BMP-3, also known as osteogenin, the most abundant BMP in adult bone, is one of at least 15 structurally and functionally related BMPs, which are members of the TGF-  beta superfamily (1‑3). BMPs were originally identified as protein regulators of cartilage and bone formation. They have since been shown to be involved in embryogenesis and morphogenesis of various tissues and organs. BMPs also regulate the growth, differentiation, chemotaxis, and apoptosis of various cell types. Similar to most other TGF-beta family proteins, BMPs are highly conserved across animal species. At the amino acid sequence level, mature human and rat BMP-3 are 98% identical. BMP-3 is synthesized as a large precursor protein that is cleaved at the dibasic cleavage site (RXXR) to release the carboxy-terminal domain.
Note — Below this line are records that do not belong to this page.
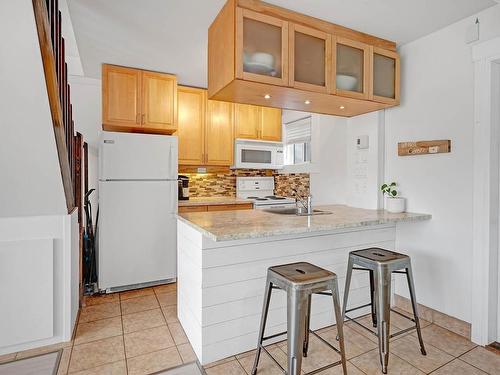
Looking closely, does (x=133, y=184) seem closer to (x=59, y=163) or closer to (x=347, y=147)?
(x=59, y=163)

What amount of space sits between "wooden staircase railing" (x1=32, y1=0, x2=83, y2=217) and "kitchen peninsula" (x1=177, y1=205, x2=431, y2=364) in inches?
36.0

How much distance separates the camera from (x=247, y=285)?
2.03 m

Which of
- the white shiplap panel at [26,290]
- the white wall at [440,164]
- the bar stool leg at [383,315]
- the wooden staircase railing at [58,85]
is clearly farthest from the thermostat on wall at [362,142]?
the white shiplap panel at [26,290]

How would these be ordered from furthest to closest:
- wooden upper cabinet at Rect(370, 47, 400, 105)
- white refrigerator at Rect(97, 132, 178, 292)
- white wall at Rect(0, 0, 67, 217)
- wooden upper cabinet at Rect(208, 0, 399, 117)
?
white refrigerator at Rect(97, 132, 178, 292) → wooden upper cabinet at Rect(370, 47, 400, 105) → wooden upper cabinet at Rect(208, 0, 399, 117) → white wall at Rect(0, 0, 67, 217)

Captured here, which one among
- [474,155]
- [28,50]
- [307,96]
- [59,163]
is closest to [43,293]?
[59,163]

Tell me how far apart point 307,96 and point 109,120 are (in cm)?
211

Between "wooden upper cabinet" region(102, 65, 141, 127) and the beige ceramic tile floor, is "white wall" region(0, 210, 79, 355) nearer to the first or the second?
the beige ceramic tile floor

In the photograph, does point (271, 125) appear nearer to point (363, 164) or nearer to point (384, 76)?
point (363, 164)

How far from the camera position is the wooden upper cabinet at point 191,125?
3.88 metres

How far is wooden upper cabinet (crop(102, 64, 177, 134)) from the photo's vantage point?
3.15 metres

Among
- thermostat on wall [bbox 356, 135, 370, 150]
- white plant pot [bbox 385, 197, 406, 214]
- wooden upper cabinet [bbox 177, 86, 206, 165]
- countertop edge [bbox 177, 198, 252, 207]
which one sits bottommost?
countertop edge [bbox 177, 198, 252, 207]

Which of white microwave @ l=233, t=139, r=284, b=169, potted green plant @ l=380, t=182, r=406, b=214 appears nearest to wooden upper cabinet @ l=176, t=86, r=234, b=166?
white microwave @ l=233, t=139, r=284, b=169

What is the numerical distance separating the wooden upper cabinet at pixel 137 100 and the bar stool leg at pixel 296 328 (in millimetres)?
2550

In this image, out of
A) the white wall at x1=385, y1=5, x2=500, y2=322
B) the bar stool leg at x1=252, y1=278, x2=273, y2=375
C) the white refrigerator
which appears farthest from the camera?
the white refrigerator
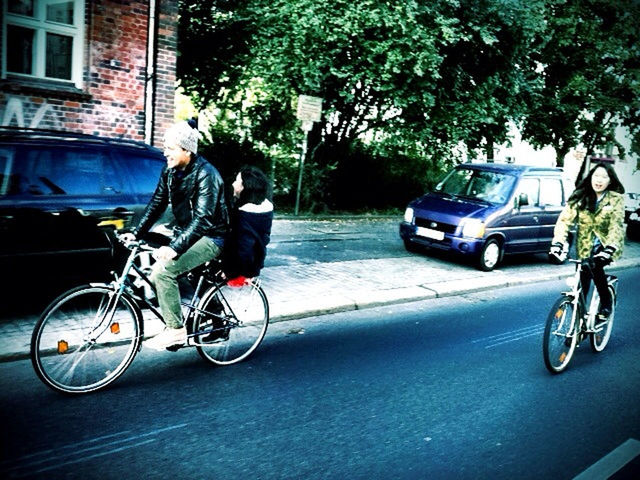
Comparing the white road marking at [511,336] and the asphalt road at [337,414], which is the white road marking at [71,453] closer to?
the asphalt road at [337,414]

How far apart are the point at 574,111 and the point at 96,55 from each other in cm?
1585

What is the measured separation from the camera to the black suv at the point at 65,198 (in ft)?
18.5

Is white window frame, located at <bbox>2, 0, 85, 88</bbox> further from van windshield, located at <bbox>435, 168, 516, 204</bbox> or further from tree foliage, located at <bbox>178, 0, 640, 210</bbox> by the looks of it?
van windshield, located at <bbox>435, 168, 516, 204</bbox>

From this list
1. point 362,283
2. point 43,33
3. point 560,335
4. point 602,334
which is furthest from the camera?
point 43,33

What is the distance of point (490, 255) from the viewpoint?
36.1 feet

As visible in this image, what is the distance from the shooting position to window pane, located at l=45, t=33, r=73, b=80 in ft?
34.1

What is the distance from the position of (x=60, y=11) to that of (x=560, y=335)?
9.78m

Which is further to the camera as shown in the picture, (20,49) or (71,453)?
(20,49)

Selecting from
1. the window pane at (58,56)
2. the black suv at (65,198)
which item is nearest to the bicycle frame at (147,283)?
the black suv at (65,198)

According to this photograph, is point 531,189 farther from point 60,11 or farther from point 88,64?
point 60,11

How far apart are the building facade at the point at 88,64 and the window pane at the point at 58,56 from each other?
16mm

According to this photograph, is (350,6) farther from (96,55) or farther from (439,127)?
(96,55)

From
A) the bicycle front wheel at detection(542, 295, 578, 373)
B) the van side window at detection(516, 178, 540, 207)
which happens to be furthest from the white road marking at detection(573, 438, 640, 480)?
the van side window at detection(516, 178, 540, 207)

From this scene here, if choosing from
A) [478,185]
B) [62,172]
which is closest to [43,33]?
[62,172]
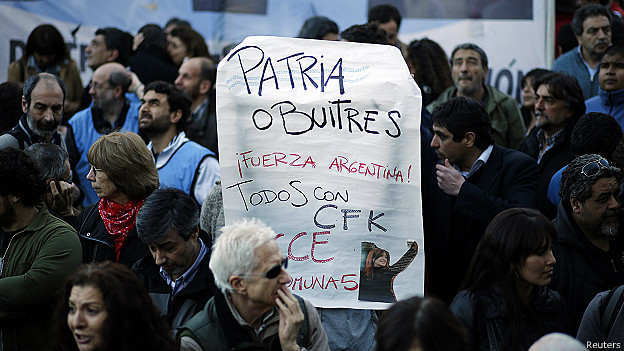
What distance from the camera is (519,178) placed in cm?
503

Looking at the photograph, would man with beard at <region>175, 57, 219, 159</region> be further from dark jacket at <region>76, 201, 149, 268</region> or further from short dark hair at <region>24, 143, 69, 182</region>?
dark jacket at <region>76, 201, 149, 268</region>

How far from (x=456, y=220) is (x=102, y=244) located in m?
2.05

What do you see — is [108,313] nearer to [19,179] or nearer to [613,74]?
[19,179]

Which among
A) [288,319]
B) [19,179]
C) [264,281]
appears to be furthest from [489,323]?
[19,179]

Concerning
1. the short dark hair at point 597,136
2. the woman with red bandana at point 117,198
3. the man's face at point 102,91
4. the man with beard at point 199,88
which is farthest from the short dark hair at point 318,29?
the woman with red bandana at point 117,198

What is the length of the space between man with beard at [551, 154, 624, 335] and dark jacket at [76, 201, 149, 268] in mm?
2288

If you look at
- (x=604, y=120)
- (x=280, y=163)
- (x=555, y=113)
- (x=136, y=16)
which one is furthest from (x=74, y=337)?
(x=136, y=16)

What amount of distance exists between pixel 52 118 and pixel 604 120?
378 centimetres

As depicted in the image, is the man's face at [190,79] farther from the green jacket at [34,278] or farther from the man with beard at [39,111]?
the green jacket at [34,278]

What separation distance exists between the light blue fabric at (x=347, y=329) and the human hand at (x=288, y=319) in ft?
2.63

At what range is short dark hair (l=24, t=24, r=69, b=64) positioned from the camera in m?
7.92

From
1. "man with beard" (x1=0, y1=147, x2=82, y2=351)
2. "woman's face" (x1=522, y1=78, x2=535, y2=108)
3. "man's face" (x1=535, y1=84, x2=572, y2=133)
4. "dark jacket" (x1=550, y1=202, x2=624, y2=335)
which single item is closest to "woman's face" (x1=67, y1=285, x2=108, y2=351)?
"man with beard" (x1=0, y1=147, x2=82, y2=351)

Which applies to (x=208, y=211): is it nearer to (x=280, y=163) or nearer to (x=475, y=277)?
(x=280, y=163)

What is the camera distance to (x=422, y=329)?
297cm
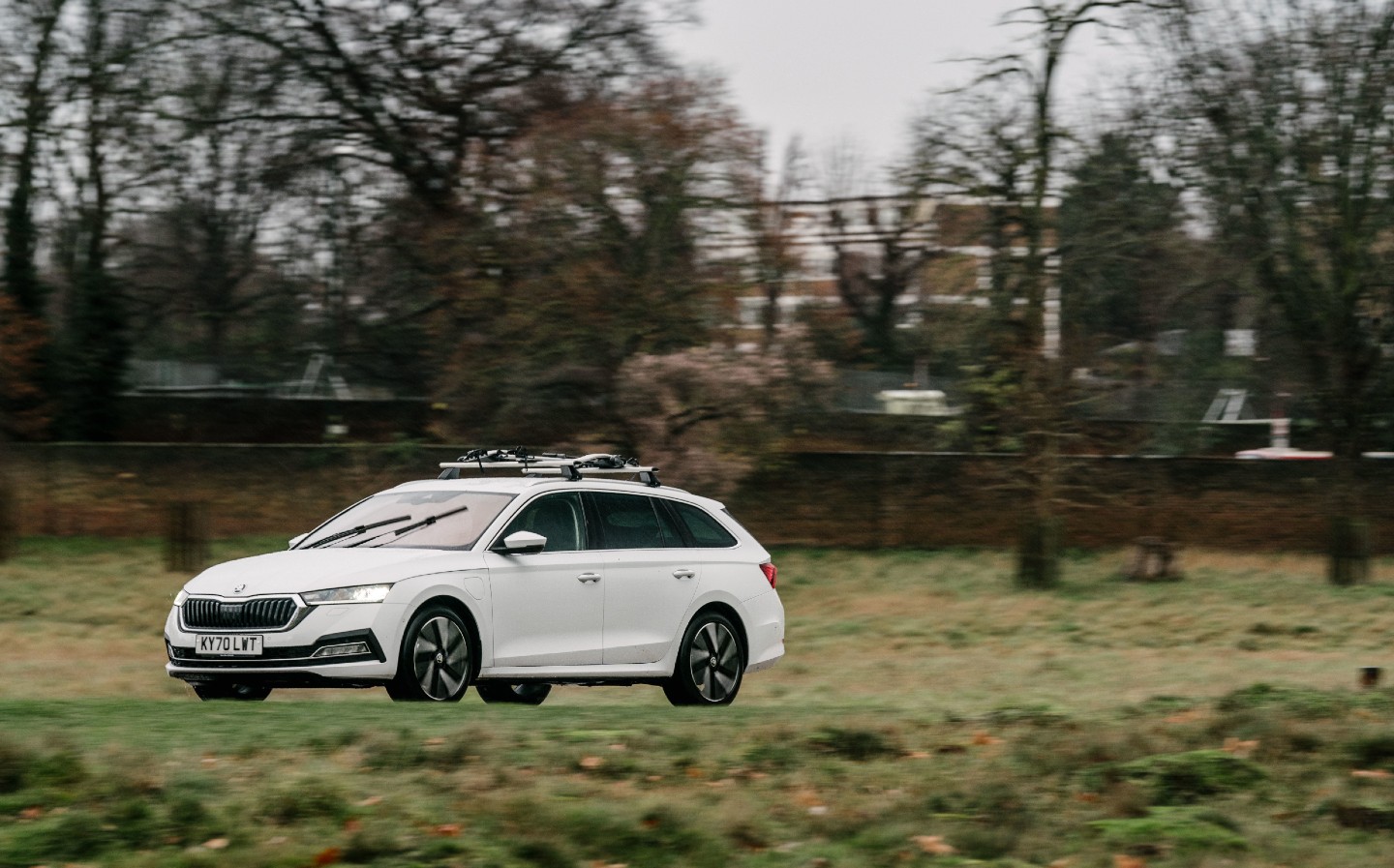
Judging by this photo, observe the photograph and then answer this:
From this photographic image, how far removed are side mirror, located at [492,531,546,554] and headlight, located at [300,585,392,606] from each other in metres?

Biologically active BMP-3 is a disulfide-linked homodimer of the carboxy-terminal 110 amino acid residues that contains the characteristic seven conserved cysteine residues involved in the formation of the cysteine knot and the single interchain disulfide bond (4). The role of BMP-3 in bone is contradictory since, unlike osteogenin purified from bone, recombinant BMP-3 has not shown osteogenic function (5). Several studies indicate that BMP-3 is an inhibitor of osteogenic BMPs. BMP-3 dorsalizes Xenopus embryos, the opposite effect of BMP-2 or 4, which cause ventralization. BMP-3 inhibits alkaline phosphatase production and induction of osteoblastic target genes in undifferentiated mesenchymal and osteogenic cell lines that have been treated with BMP-2. BMP-3 also induces the expression of TGF‑ beta /activin responsive genes, but not BMP-responsive genes. Since the inhibitory effect is not due to direct competition with osteogenic BMPs, it has been suggested that BMP-3 activates signaling through an activin pathway, resulting in antagonism of osteogenesis induced by other BMPs.